MINHA
VISITA AO ARNALDO
Hoje fui ao hospital. Senti-me na
obrigação de visitar o meu amigo Arnaldo. Por pouco não
contive o choro. O pobre coitado estava adormecido sobre a cama. Era
um quarto simples, sem conforto e sem muita esperança. Tinha
ele muitos hematomas pelo corpo; o olho direito arroxeado pelos socos
e pontapés que lhe foram desferidos. A face estava bastante
inchada e a respiração a mim parecia bastante
dificultosa.
A
sua esposa não se encontrava no quarto. Saíra um pouco
antes da minha chegada e eu ainda podia sentir o seu cheiro
perfumando todo o quarto. Era um perfume agridoce, uma mistura de
romantismo e de pecado. Senti meu peito palpitar, minha pele
estremecer e o suor descer pela minha testa franzida. Tentei esconder
minha inquietação. O meu amigo estava desacordado – e
éramos somente ele e eu naquele quarto – mas eu sentia que
ele escutar o pulsar acelerado do meu coração, minha
respiração ofegante, quiçá, sentir meu
desconforto naquele instante.
Cheguei
mais perto do leito e, a cada mínimo instante, sentia mais
fraca a sua respiração. Tive pena e raiva daquele
homem, inválido, sobre a cama. Pensei pegar o travesseiro e
acabar de vez com aquela situação. Não podia!
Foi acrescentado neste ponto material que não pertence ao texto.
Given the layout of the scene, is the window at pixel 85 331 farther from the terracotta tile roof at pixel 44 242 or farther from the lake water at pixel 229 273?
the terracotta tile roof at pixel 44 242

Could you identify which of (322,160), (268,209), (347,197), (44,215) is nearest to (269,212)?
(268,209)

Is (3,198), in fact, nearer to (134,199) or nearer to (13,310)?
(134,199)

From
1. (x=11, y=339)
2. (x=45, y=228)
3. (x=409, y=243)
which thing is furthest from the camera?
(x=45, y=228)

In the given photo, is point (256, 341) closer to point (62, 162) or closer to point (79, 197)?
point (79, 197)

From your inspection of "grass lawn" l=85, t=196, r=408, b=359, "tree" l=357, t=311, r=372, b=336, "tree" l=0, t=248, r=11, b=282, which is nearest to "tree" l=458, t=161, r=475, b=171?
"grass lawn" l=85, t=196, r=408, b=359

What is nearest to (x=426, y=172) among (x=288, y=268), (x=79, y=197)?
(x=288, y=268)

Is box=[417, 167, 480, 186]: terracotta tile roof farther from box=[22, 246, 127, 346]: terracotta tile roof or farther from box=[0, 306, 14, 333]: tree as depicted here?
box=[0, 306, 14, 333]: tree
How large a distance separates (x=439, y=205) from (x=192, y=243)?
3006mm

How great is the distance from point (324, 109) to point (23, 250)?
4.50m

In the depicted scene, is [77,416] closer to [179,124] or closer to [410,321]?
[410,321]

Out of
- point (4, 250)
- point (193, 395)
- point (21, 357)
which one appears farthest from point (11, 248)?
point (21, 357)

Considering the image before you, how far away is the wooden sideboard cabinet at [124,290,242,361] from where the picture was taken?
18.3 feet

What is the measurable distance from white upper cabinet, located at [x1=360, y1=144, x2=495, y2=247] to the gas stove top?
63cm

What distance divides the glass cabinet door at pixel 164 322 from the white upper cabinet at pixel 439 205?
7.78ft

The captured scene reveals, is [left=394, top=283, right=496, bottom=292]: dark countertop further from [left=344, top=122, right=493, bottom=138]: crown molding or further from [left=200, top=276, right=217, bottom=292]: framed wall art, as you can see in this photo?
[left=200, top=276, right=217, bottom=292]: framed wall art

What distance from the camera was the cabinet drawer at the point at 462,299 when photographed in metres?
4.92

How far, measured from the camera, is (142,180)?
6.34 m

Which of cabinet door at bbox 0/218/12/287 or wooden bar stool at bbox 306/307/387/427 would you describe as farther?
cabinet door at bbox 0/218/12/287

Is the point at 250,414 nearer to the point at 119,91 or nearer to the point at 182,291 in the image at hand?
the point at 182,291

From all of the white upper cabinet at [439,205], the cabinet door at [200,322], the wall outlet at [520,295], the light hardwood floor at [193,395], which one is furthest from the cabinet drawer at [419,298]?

Aquele homem era meu amigo. Afinal, havíamos crescido juntos,
tínhamos toda uma vida de amizade. Era eu o seu mais fiel
confidente e, pobrezinho, também seu maior algoz.
Sentei-me
em uma cadeira, colocada ao lado do leito, segurei a sua mão e
peguei-me a relembrar o passado: a sua chegada à fazenda,
ainda novo; as corridas no pomar e os banhos de rio; as idas à
cidade, em busca de festas e raparigas; os sonhos e desenganos de
ambos; o encontro com aquela menina desajeitada e bonitinha, que
todos os dias chegava cedo à fazenda, cozinhava e cuidava da
casa e depois ia embora, pela qual o Arnaldo guardava uma paixão
incessante e, mais tarde, com minha ajuda, viria a ser sua mulher.
Pobre
amigo! Agora estava ali, deitado sobre aquela cama, sem um futuro
certo, sem rumo, contando apenas a minha amizade e o amor de sua
esposa. O choro me veio novamente à mente. Segurei, bocejei
para espantá-lo. Levantei-me, peguei o chapéu e fiz
menção de me retirar.
Já
me despedia do Arnaldo quando ela chegou. Não disse nada;
apenas veio ao meu encontro e, silenciosamente, abraçou-me.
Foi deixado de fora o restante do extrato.